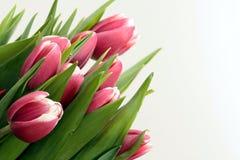 покрашенные тюльпаны Стоковое Изображение RF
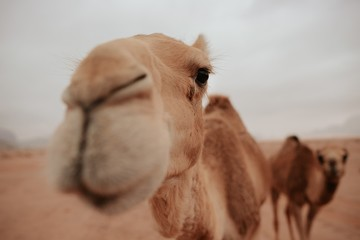 Poster Kameel camel in desert
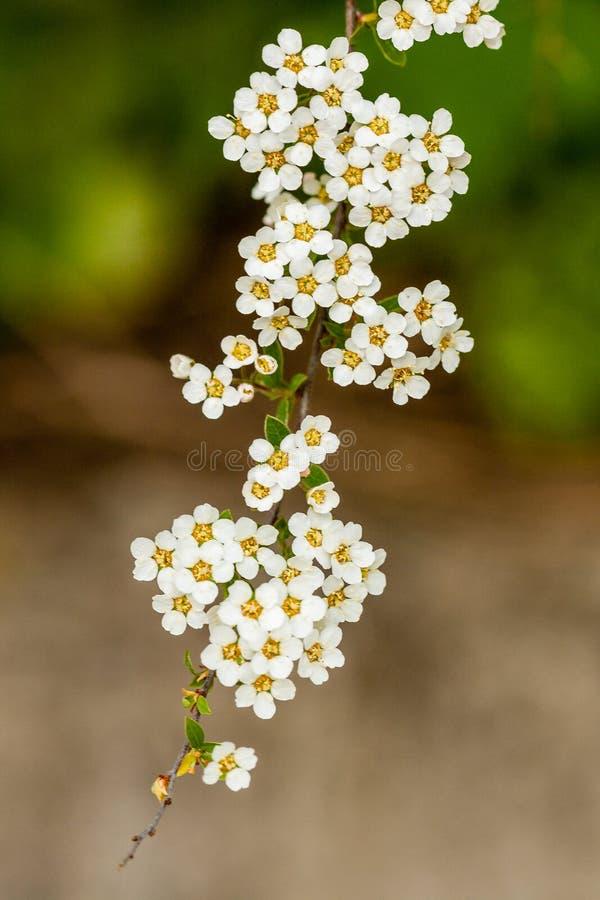 Куст макроса малых белых цветков на ветви стоковая фотография rf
● ● ● ● ●
» Your objective
What is needed is an exact copy of the data, with the pictures removed.

» Solution to this task
 покрашенные тюльпаны Стоковое Изображение RF
 Poster Kameel camel in desert
 Куст макроса малых белых цветков на ветви стоковая фотография rf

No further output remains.